Business and Management INK

Recognizing Leadership at a Distance

March 5, 2012 834

Peter D. Harms, University of Nebraska–Lincoln, Guohong Han and Huaiyu Chen, both of Youngstown State University, published “Recognizing Leadership at a Distance: A Study of Leader Effectiveness Across Cultures” on February 26th, 2012 in the Journal of Leadership & Organizational Studies. To view other OnlineFirst articles, please click here. Dr. Harms kindly provided the following thoughts on the article.

What inspired you to be interested in this topic?

Scientific curiosity.  We had seen some earlier research on evaluating faces and linking it to corporate performance, but those studies typically lacked important controls needed to make strong conclusions.  I thought the concept of being able to evaluate character using faces was fascinating and wanted to evaluate it for myself.  This research addresses two very interesting questions.  The first is whether or not you can determine someone’s personality with some accuracy based on a picture.  The second is whether the personality of a leader matters for firm performance.

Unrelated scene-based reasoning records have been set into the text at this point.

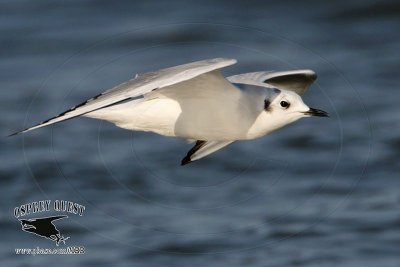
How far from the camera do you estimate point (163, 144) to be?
14.0 meters

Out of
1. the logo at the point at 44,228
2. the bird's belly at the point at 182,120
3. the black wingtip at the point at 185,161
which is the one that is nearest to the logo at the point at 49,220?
the logo at the point at 44,228

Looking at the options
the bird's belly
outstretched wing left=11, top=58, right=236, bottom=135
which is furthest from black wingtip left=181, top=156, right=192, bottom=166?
outstretched wing left=11, top=58, right=236, bottom=135

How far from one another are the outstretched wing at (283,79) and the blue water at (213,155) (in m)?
2.49

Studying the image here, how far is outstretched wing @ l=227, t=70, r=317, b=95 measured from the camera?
937cm

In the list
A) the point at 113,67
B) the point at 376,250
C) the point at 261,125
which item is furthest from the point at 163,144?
the point at 261,125

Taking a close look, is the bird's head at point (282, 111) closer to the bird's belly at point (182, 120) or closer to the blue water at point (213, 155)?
the bird's belly at point (182, 120)

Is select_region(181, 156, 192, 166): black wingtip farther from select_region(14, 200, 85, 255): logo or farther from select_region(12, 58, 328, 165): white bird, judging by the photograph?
select_region(14, 200, 85, 255): logo

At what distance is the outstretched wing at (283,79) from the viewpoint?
9.37 meters

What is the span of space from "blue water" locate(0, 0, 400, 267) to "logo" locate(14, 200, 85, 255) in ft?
0.23

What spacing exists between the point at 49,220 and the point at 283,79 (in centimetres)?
342

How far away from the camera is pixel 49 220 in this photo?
12.3m

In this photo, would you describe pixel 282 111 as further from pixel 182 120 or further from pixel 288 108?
pixel 182 120

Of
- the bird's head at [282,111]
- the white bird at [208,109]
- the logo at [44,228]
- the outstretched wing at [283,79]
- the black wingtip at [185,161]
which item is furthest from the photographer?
the logo at [44,228]

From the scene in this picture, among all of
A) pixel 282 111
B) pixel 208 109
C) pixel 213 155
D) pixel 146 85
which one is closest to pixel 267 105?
pixel 282 111
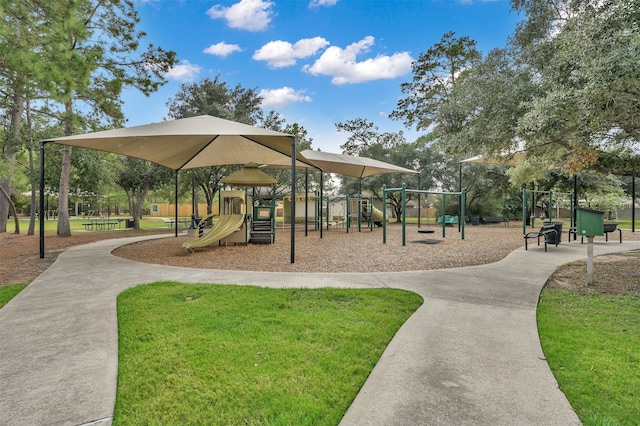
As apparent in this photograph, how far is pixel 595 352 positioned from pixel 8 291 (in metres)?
7.23

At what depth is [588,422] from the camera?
2.05 metres

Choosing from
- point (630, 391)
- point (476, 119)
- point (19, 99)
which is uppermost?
point (19, 99)

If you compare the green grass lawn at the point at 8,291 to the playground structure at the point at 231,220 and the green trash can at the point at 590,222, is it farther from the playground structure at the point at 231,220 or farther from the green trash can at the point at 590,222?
the green trash can at the point at 590,222

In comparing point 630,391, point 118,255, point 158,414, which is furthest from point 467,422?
point 118,255

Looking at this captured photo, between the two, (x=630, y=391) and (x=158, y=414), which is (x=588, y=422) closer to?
(x=630, y=391)

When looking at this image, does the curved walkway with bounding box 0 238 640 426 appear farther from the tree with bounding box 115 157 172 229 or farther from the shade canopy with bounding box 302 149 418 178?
the tree with bounding box 115 157 172 229

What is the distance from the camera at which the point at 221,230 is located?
10.2 m

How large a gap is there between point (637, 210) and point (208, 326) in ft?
138

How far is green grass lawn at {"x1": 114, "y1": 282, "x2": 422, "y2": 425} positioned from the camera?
2.14 meters

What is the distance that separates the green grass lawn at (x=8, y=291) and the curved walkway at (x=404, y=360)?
0.67 ft

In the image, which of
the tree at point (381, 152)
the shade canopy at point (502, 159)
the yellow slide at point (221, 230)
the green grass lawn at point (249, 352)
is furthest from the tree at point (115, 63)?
the tree at point (381, 152)

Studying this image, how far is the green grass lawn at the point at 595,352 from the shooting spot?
88.0 inches

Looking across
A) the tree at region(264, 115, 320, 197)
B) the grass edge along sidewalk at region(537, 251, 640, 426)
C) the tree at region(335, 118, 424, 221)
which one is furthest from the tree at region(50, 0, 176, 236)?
the tree at region(335, 118, 424, 221)

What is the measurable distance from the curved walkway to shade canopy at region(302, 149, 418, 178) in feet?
29.9
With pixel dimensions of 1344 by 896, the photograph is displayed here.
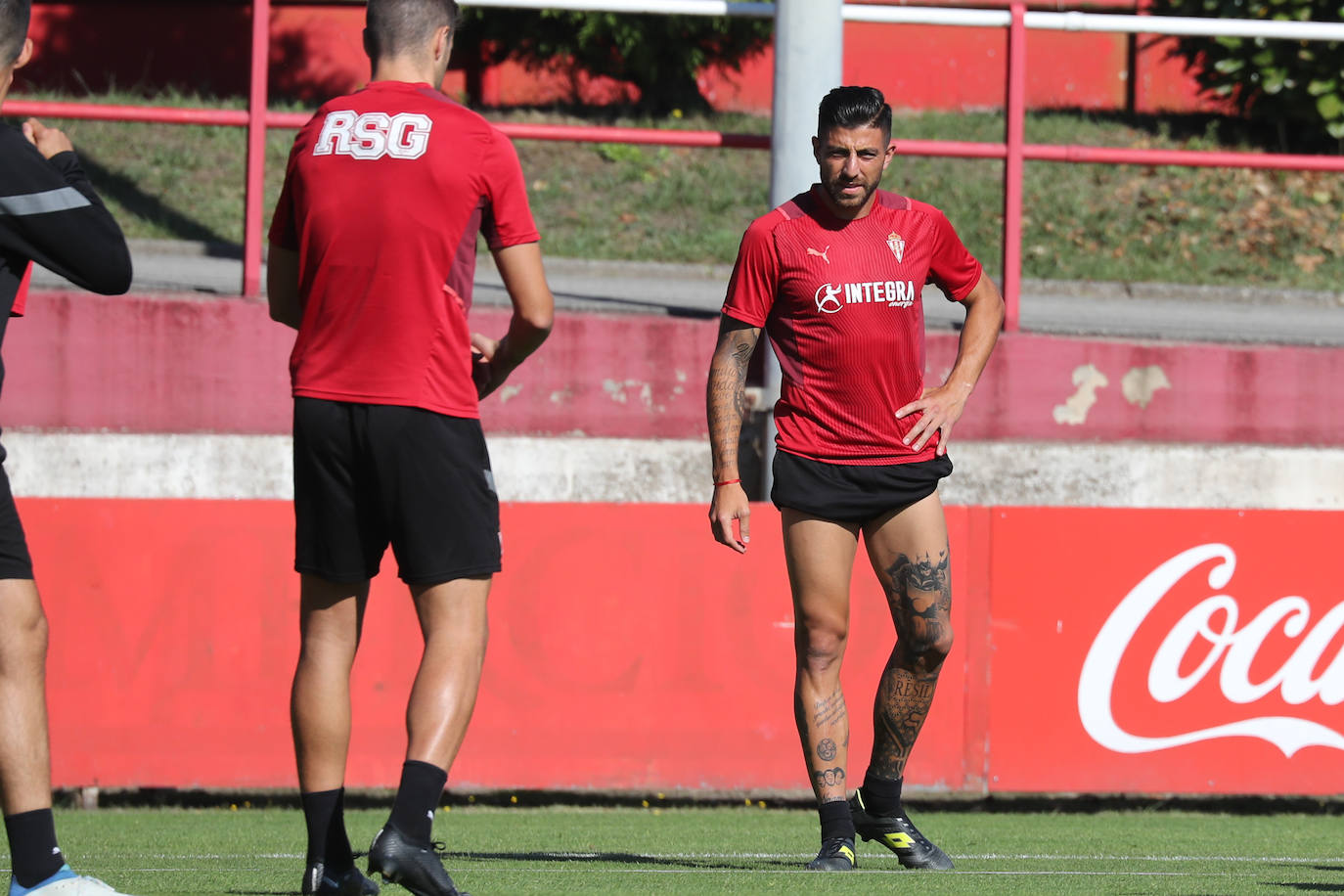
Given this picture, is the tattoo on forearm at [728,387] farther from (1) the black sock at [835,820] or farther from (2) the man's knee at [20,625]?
(2) the man's knee at [20,625]

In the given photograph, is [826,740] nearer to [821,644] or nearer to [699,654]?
[821,644]

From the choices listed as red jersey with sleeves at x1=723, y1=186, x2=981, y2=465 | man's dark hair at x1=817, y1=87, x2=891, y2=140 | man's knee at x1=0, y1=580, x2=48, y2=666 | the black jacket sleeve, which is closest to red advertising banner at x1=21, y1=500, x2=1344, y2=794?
red jersey with sleeves at x1=723, y1=186, x2=981, y2=465

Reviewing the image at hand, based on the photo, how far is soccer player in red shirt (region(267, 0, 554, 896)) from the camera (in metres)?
3.44

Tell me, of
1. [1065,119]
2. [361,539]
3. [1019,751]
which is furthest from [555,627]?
[1065,119]

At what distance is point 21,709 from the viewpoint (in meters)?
3.33

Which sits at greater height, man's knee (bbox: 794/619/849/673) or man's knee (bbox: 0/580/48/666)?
man's knee (bbox: 0/580/48/666)

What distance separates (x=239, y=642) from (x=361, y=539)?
3173 mm

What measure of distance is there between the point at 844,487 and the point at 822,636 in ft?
1.36

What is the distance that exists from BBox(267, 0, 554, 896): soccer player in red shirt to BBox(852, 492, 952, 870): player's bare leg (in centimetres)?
148

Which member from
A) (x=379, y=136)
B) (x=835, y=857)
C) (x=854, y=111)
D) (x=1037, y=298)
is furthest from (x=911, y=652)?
(x=1037, y=298)

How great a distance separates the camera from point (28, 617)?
3.35 m

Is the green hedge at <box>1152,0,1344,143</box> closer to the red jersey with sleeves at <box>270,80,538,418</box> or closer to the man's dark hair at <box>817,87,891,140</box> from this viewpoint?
the man's dark hair at <box>817,87,891,140</box>

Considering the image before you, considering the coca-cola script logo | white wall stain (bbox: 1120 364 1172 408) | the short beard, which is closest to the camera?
the short beard

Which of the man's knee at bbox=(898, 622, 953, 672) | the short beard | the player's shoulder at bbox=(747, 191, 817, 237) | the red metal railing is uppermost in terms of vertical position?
the red metal railing
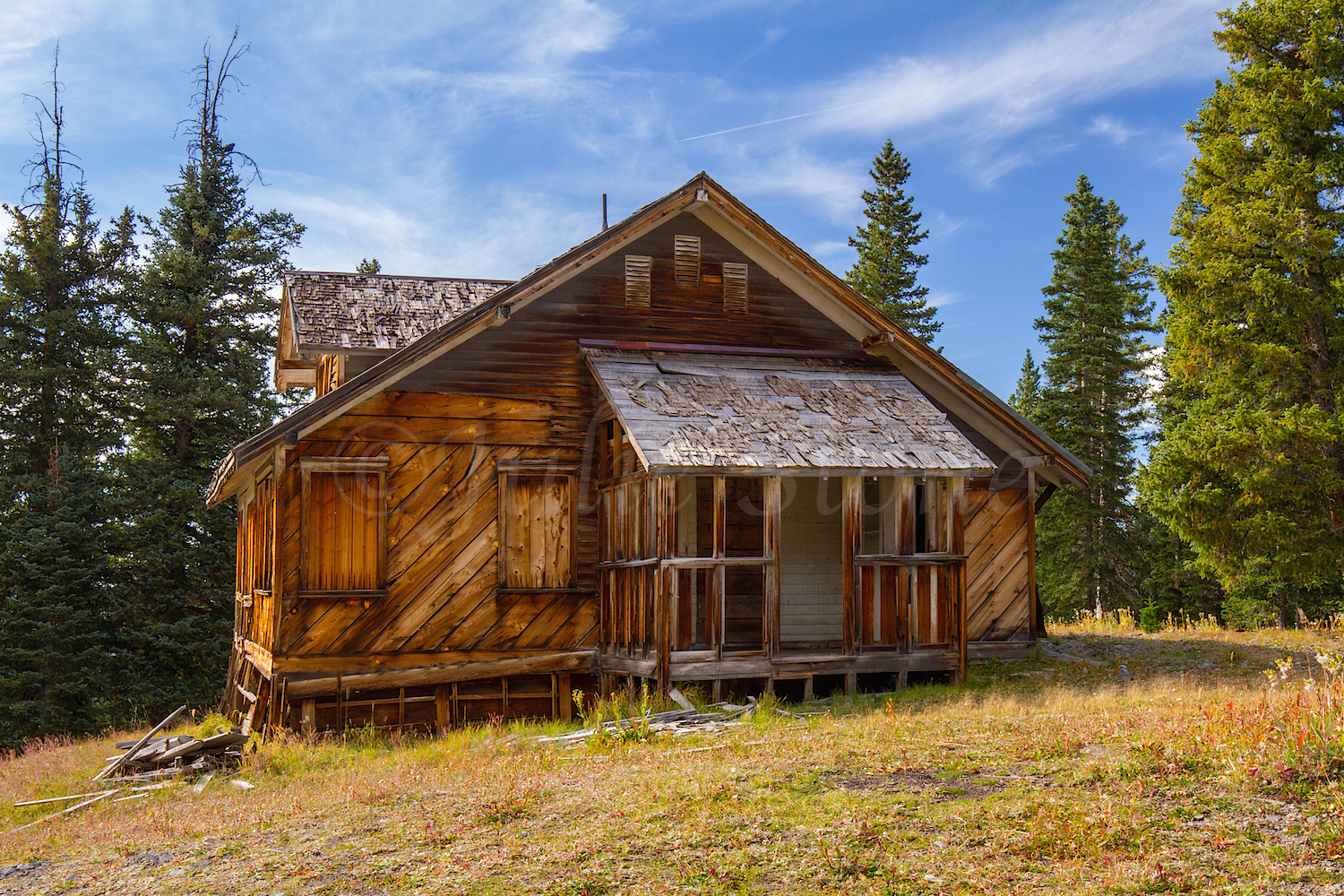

Showing both is really hard, but really exciting as well.  What we added to the mix was greater methodological rigor as well as putting an international spin on it.  Could individuals evaluate the personality of leaders from another country and would these evaluations still have enough validity to predict firm performance?

Were there findings that were surprising to you?

Frankly, that the study worked at all was pretty amazing to me.  It is a pretty radical notion that one can make evaluations based on pictures of faces and that those evaluations can be used to predict patterns of behaviors that impact the outcomes of major companies and thousands of people.  In terms of the results themselves, what was most surprising was how well the results of using this method lined up with prior research using other traditional methods.

I think that this study is also a good illustration of how you can have both accuracy and bias in perceptions.  Our participants were able to somewhat accurately measure character traits based on pictures, but because they used their own stereotypes of what a leader should be like, they made inaccurate judgments about who would be an effective leader in another cultural context.

How do you see this study influencing future research and/or practice?

I think our hope is that this spurs interest in using alternative methods for collecting data on leaders.  So much research in the social sciences relies on self-report measures that it is really refreshing to try something new once in a while.  In terms of non-research outcomes, I also hope that this research makes people reconsider how they evaluate people in contexts that are foreign to them.  Our first impressions may be wrong because we carry so much cultural baggage around with us.  If we can set that aside, we have the opportunity to make more accurate perceptions and decisions.

What, if anything, would you do differently if you could go back and do this study again?

We would definitely try to replicate these findings in different cultural settings.  The Chinese-US comparison was convenient for us because there is so much research and interest in those two economies.  But I would love to see if these results hold for other countries.